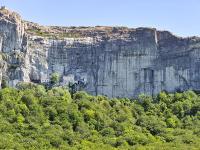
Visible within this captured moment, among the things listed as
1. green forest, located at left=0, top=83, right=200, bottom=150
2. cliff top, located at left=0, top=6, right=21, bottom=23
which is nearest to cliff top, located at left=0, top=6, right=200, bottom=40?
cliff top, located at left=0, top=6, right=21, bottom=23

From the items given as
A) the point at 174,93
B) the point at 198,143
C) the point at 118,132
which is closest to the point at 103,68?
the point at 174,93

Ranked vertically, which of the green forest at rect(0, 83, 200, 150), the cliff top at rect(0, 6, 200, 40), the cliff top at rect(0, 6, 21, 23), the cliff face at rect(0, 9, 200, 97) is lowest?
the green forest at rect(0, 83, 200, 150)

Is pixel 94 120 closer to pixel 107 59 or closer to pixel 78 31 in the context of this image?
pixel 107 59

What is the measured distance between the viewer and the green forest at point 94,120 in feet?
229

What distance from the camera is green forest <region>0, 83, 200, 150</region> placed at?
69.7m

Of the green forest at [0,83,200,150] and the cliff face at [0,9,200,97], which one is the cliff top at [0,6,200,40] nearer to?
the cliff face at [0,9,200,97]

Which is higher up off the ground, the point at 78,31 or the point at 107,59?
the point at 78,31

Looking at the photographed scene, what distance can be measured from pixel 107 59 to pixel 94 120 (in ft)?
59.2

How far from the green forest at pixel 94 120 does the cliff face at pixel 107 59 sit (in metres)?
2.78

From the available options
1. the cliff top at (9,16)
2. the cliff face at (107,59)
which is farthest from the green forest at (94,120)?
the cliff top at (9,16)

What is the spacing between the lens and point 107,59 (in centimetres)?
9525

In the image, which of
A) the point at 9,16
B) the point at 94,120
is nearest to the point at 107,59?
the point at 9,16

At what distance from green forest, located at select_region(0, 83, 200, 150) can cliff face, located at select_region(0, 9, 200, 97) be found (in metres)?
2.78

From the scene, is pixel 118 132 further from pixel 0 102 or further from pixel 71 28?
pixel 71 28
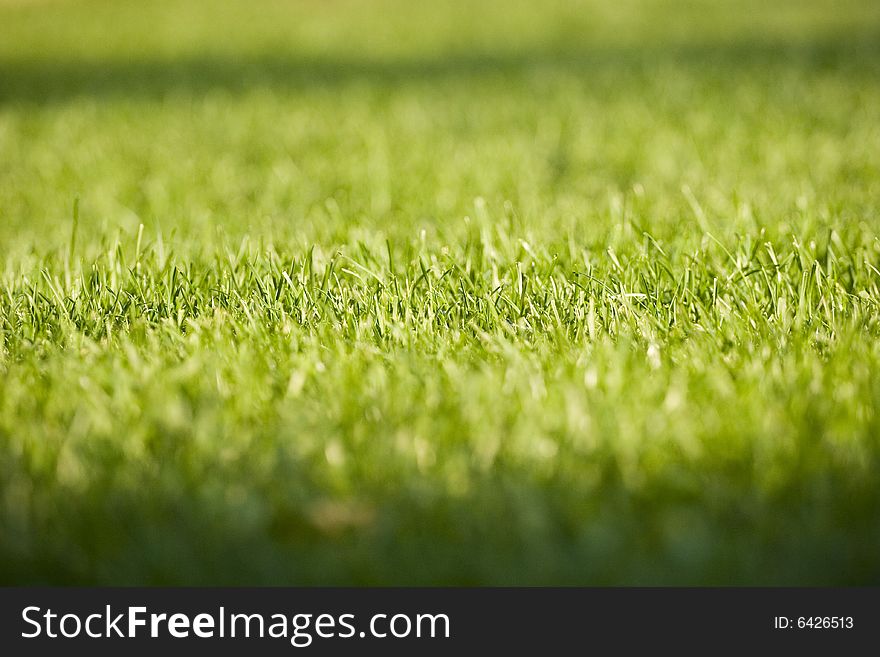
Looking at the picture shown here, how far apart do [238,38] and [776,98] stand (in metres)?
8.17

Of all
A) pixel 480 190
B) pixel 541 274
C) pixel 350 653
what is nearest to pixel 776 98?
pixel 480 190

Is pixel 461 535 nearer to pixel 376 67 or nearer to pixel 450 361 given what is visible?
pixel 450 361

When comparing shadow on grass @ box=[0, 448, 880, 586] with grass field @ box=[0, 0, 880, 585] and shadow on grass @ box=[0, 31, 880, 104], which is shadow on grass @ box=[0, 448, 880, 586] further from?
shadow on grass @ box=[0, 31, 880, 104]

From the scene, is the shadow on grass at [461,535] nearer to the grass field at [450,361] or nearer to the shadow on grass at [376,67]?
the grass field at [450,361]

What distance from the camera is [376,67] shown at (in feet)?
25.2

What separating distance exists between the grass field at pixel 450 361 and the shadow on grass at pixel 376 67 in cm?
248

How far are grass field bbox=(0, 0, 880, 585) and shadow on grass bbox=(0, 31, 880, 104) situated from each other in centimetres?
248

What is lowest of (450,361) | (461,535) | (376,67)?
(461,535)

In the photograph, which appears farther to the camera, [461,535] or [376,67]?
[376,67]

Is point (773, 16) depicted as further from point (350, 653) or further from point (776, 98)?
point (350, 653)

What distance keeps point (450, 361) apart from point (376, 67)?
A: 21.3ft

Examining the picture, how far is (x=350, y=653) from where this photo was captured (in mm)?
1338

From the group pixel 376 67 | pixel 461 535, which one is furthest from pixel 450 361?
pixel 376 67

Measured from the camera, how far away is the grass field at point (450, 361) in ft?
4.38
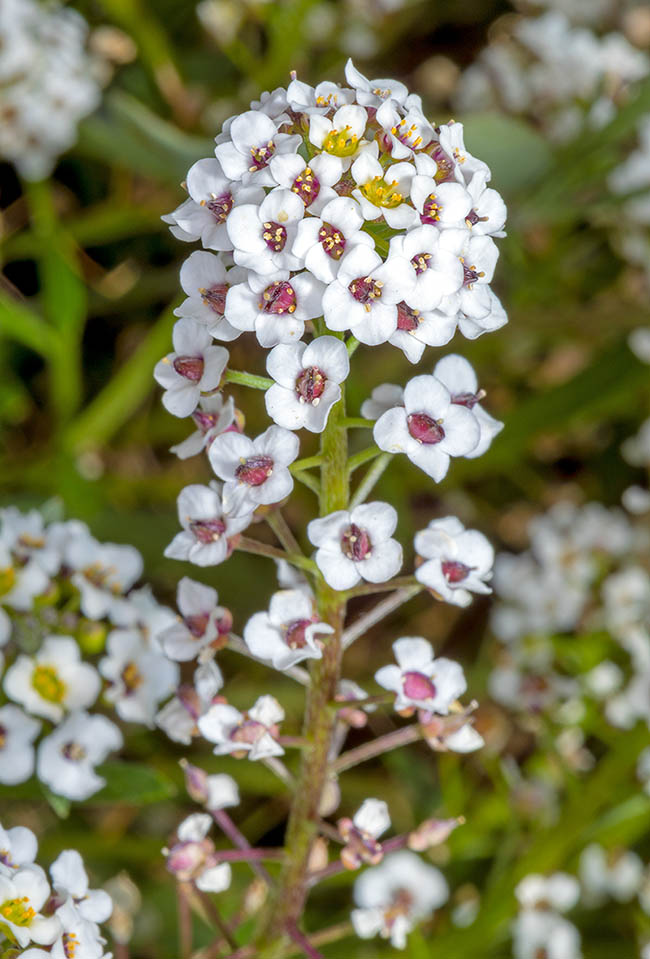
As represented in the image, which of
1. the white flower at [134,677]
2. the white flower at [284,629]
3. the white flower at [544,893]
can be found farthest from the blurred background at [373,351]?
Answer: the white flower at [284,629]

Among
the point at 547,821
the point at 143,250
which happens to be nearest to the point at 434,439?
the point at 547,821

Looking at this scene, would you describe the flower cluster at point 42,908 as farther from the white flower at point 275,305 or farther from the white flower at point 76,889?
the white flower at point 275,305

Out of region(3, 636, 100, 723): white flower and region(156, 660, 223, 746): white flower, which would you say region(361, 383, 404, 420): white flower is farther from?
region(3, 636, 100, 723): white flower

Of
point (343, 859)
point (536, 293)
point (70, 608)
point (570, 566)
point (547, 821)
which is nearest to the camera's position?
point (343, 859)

## SET TASK:
Swap "nearest to" for "closest to" throughout the listing above and give all its lines again with nothing else changed. Leave out the pictures.

## OUTPUT:
Visible within this captured moment, among the things listed as
1. green forest, located at left=0, top=83, right=200, bottom=150
2. cliff top, located at left=0, top=6, right=21, bottom=23
which is closest to cliff top, located at left=0, top=6, right=200, bottom=40?
cliff top, located at left=0, top=6, right=21, bottom=23

From the items given as
A) the point at 174,93
B) the point at 198,143
C) the point at 118,132
which is closest to the point at 103,68?
the point at 174,93

Ranked vertically, which of the green forest at rect(0, 83, 200, 150), the cliff top at rect(0, 6, 200, 40), the cliff top at rect(0, 6, 21, 23), the cliff face at rect(0, 9, 200, 97) is lowest?
the green forest at rect(0, 83, 200, 150)

Is pixel 94 120 closer to pixel 107 59 or closer to pixel 78 31 in the context of this image?
pixel 107 59

What is the measured distance between the viewer and the green forest at point 94,120 in feet?
229

What distance from the camera is green forest <region>0, 83, 200, 150</region> placed at?
69.7m

Of the green forest at [0,83,200,150] and the cliff face at [0,9,200,97], which one is the cliff top at [0,6,200,40] nearer to?
the cliff face at [0,9,200,97]

Which is higher up off the ground, the point at 78,31 or the point at 107,59?
the point at 78,31

Looking at the photographed scene, what distance can be measured from pixel 107 59 to pixel 94 120 (in ft)?
59.2

How far from the green forest at pixel 94 120 does the cliff face at pixel 107 59 sit (in metres)?
2.78

From the available options
1. the cliff top at (9,16)
2. the cliff face at (107,59)
which is farthest from the green forest at (94,120)?
the cliff top at (9,16)

What is the spacing between the lens and point 107,59 (in centimetres)?
9525

In the image, which of
A) the point at 9,16
B) the point at 94,120
is closest to the point at 107,59?
the point at 9,16

At what distance from green forest, located at select_region(0, 83, 200, 150) can cliff face, located at select_region(0, 9, 200, 97) be found (in metres)?
2.78

From the scene, is pixel 118 132 further from pixel 0 102 or further from pixel 71 28?
pixel 71 28
Looking at the picture shown here, how far apart do [238,38] and [776,98] stand (in metres)?
8.17

Of all
A) pixel 480 190
B) pixel 541 274
C) pixel 350 653
what is closest to pixel 776 98?
pixel 480 190

Is pixel 461 535 nearer to pixel 376 67 or nearer to pixel 450 361 given what is visible?
pixel 450 361

When comparing shadow on grass @ box=[0, 448, 880, 586] with grass field @ box=[0, 0, 880, 585] and shadow on grass @ box=[0, 31, 880, 104], which is shadow on grass @ box=[0, 448, 880, 586] further from?
shadow on grass @ box=[0, 31, 880, 104]

From the scene, is the shadow on grass at [461,535] nearer to the grass field at [450,361] or nearer to the shadow on grass at [376,67]?
the grass field at [450,361]

What distance from the camera is [376,67] shown at (in feet)?
25.2

What separating distance exists between the grass field at pixel 450 361 and the shadow on grass at pixel 376 67 in cm?
248

How far are grass field bbox=(0, 0, 880, 585) and shadow on grass bbox=(0, 31, 880, 104) situated from each other in centimetres?
248

What is lowest of (450,361) | (461,535) | (376,67)?
(461,535)

In the photograph, which appears farther to the camera, [461,535] or [376,67]?
[376,67]

Is point (773, 16) depicted as further from point (350, 653) or further from point (776, 98)?
point (350, 653)

What distance keeps point (450, 361) apart from point (376, 67)?
A: 21.3ft

Examining the picture, how far is (x=350, y=653) from where this photo was captured (in mm)?
1338

From the group pixel 376 67 | pixel 461 535, which one is furthest from pixel 450 361?
pixel 376 67

Measured from the camera, how far away is the grass field at point (450, 361) in ft?
4.38
As represented in the image, which of
1. the white flower at [134,677]
2. the white flower at [284,629]
3. the white flower at [544,893]
can be found farthest from the blurred background at [373,351]?
Answer: the white flower at [284,629]

Among
the point at 547,821
the point at 143,250
which happens to be closest to the point at 434,439?
the point at 547,821

Looking at this scene, would you describe the flower cluster at point 42,908 as farther from the white flower at point 275,305 or farther from the white flower at point 76,889?
the white flower at point 275,305

Out of region(3, 636, 100, 723): white flower and region(156, 660, 223, 746): white flower, which would you say region(361, 383, 404, 420): white flower is farther from?
region(3, 636, 100, 723): white flower

Of
point (343, 859)
point (536, 293)
point (70, 608)
point (570, 566)
point (547, 821)
which is closest to the camera's position?
point (343, 859)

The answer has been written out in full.